TRY IT:
Quote the data exactly, first line to the line containing "Laura Huhtasaari moiti", with no pictures.

Web page caption snippets:

---

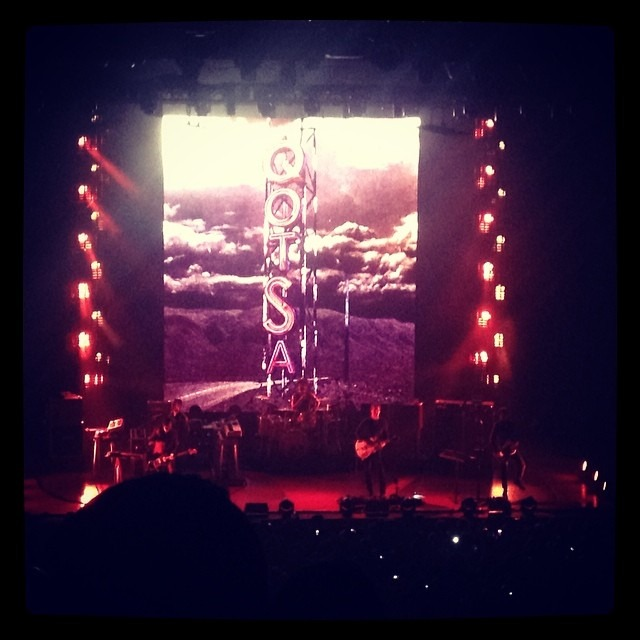 @QueensOfTheStoneAge begin now in #Vegas !!! Whoo hoo! (at Hard Rock Hotel & Casino)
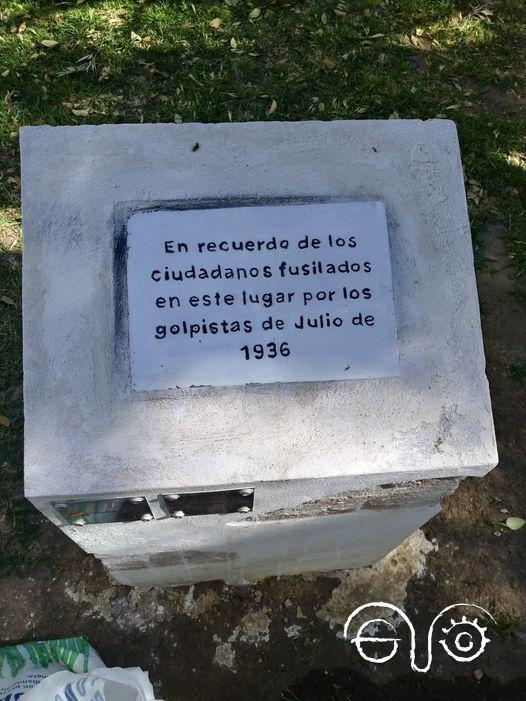 Placa en memoria a los represaliados en Cádiz.
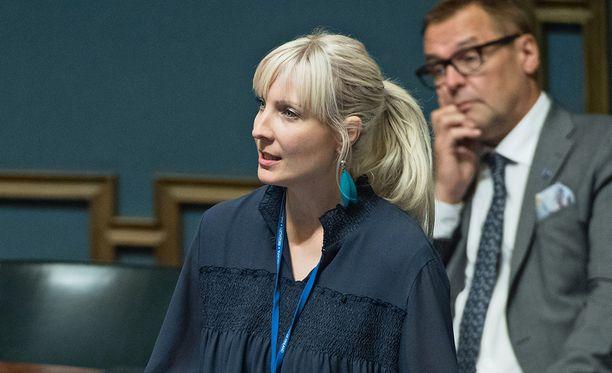 Laura Huhtasaari moiti keskustaa siitä, että puolue haluaa Suomeen islamilaisia arvoja.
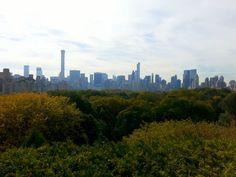 De la azotea del Metropolitan (Nueva York) al cielo sólo hay un paso. Da la sensación de que los enormes rascacielos de la Gran Manzana son de juguete.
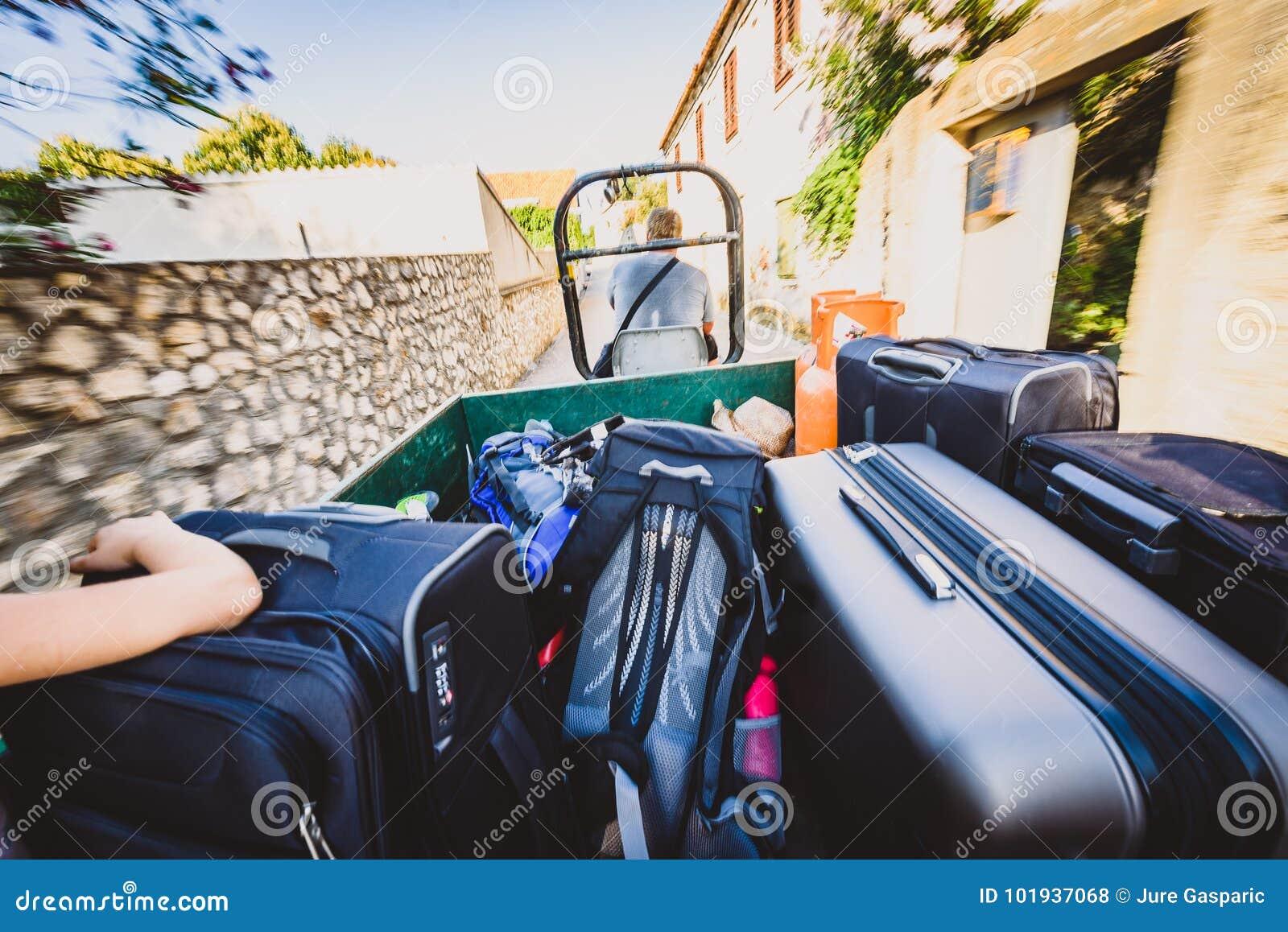 Rodzinna jazda ciągnikowa przyczepa z walizkami i bagażem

---

COMPLETED TASK:
 @QueensOfTheStoneAge begin now in #Vegas !!! Whoo hoo! (at Hard Rock Hotel & Casino)
 Placa en memoria a los represaliados en Cádiz.
 Laura Huhtasaari moiti keskustaa siitä, että puolue haluaa Suomeen islamilaisia arvoja.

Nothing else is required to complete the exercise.